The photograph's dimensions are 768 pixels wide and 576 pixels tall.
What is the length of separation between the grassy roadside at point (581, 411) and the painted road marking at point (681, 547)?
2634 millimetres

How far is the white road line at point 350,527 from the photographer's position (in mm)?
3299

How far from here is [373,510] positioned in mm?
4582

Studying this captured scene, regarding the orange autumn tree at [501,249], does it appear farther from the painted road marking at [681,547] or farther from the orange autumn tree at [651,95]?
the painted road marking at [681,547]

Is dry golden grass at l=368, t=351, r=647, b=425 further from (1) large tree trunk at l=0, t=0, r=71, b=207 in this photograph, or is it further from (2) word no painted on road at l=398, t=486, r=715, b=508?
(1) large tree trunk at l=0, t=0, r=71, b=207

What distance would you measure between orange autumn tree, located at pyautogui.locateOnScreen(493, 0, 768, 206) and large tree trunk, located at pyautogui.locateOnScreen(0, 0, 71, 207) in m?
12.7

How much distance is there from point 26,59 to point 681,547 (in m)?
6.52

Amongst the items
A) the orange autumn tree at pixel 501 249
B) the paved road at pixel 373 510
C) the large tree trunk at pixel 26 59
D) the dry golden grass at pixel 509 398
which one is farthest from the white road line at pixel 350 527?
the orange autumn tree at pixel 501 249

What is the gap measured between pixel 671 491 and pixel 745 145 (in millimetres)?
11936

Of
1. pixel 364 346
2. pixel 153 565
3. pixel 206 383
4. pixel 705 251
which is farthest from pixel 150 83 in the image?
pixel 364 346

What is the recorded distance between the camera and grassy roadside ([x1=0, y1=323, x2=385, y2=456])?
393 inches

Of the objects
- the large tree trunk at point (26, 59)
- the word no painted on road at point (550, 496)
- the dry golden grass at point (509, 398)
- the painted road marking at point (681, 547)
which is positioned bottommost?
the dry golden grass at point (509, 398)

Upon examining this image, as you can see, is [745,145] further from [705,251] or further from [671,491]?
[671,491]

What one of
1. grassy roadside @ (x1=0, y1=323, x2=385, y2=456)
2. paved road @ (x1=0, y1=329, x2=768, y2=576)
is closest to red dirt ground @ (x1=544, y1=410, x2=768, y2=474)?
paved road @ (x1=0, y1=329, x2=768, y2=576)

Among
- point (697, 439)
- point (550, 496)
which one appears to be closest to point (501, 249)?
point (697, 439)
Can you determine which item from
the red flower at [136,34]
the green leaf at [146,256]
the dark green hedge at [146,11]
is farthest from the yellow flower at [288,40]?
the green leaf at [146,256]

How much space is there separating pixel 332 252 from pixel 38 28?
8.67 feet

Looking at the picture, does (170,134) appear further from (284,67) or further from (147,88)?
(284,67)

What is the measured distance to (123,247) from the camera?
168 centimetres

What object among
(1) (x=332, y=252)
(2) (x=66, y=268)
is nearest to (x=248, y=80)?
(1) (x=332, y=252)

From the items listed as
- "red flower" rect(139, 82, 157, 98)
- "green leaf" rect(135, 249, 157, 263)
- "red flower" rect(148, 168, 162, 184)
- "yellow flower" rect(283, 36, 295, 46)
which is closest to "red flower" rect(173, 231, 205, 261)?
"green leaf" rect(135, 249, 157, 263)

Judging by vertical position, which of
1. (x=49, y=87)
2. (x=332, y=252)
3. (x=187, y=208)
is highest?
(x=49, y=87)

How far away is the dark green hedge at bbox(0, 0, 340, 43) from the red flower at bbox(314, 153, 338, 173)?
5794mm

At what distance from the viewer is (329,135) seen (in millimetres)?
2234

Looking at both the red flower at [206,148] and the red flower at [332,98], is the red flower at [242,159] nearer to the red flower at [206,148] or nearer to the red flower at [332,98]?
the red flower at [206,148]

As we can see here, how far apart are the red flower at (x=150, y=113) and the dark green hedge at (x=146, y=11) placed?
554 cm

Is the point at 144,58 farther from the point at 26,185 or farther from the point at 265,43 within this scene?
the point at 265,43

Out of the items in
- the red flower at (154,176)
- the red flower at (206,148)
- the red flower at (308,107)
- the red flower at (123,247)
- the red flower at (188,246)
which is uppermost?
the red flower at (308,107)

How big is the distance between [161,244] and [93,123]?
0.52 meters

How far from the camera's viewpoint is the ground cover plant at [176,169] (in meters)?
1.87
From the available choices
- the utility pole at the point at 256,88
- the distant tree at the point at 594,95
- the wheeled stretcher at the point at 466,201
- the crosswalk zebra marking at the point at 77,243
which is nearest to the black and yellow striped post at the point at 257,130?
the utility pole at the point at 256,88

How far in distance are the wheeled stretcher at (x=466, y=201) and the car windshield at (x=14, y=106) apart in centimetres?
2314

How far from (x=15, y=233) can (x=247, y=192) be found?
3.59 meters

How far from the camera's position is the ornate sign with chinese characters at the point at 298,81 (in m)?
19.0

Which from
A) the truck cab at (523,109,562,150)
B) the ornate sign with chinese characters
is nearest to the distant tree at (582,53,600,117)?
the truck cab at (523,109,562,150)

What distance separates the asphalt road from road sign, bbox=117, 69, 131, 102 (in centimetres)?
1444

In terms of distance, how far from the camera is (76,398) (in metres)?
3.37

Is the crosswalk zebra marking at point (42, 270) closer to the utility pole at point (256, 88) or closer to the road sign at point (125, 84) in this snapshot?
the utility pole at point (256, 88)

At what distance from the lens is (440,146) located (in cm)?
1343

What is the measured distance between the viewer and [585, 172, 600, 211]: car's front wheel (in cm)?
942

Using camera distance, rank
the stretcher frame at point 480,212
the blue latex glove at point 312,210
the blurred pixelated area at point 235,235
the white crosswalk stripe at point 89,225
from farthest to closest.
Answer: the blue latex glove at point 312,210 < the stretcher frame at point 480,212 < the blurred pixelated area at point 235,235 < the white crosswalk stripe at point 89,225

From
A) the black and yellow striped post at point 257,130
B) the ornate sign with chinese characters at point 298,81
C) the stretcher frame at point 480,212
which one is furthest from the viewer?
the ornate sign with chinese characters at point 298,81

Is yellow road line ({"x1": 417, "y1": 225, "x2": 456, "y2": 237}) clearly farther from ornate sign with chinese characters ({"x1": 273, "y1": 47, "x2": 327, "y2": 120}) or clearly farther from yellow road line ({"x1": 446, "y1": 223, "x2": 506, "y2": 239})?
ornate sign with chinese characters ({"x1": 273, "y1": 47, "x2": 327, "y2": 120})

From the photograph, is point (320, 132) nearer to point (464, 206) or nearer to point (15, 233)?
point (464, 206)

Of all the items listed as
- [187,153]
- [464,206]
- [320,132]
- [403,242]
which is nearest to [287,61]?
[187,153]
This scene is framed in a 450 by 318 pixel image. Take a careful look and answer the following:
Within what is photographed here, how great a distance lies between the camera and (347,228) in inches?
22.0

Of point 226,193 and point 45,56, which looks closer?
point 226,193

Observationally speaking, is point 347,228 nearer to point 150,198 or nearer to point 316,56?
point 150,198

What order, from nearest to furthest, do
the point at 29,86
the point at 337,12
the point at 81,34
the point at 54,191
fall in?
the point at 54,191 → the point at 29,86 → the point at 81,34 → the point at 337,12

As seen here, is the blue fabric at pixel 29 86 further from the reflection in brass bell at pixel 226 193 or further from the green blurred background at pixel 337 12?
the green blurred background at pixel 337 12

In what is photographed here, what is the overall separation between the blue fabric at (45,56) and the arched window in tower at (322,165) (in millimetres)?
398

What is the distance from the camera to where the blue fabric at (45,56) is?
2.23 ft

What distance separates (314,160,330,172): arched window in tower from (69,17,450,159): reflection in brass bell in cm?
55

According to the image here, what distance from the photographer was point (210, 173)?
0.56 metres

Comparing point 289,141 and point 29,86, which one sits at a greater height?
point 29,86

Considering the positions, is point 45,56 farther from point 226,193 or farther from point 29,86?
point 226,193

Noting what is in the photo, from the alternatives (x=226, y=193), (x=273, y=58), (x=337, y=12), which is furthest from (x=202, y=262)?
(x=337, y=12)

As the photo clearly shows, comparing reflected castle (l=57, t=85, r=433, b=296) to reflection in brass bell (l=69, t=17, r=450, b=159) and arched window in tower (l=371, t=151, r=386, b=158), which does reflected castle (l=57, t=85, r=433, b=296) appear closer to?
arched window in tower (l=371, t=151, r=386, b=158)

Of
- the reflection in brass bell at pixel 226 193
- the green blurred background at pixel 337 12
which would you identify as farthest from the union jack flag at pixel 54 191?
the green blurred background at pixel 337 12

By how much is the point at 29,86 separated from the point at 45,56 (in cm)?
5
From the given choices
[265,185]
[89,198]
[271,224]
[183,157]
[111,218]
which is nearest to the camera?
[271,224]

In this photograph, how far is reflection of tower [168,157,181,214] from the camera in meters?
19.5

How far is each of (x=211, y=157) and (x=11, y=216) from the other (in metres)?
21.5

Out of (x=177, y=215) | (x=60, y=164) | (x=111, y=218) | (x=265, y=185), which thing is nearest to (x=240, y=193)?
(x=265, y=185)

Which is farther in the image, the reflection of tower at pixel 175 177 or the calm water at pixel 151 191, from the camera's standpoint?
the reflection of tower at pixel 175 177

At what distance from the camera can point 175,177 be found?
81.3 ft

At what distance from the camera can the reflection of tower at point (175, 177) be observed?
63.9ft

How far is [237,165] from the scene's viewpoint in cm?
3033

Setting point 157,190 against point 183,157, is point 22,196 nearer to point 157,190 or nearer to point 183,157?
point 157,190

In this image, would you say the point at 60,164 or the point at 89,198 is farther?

# # # #

Work to do
Copy the rows starting at the line that contains "Setting point 157,190" and continuing through the end of the rows, keeping every line unchanged.

Exercise answer
Setting point 157,190 against point 183,157, is point 22,196 nearer to point 157,190 or nearer to point 183,157?
point 157,190

In this image, would you say the point at 60,164 or the point at 89,198 is farther?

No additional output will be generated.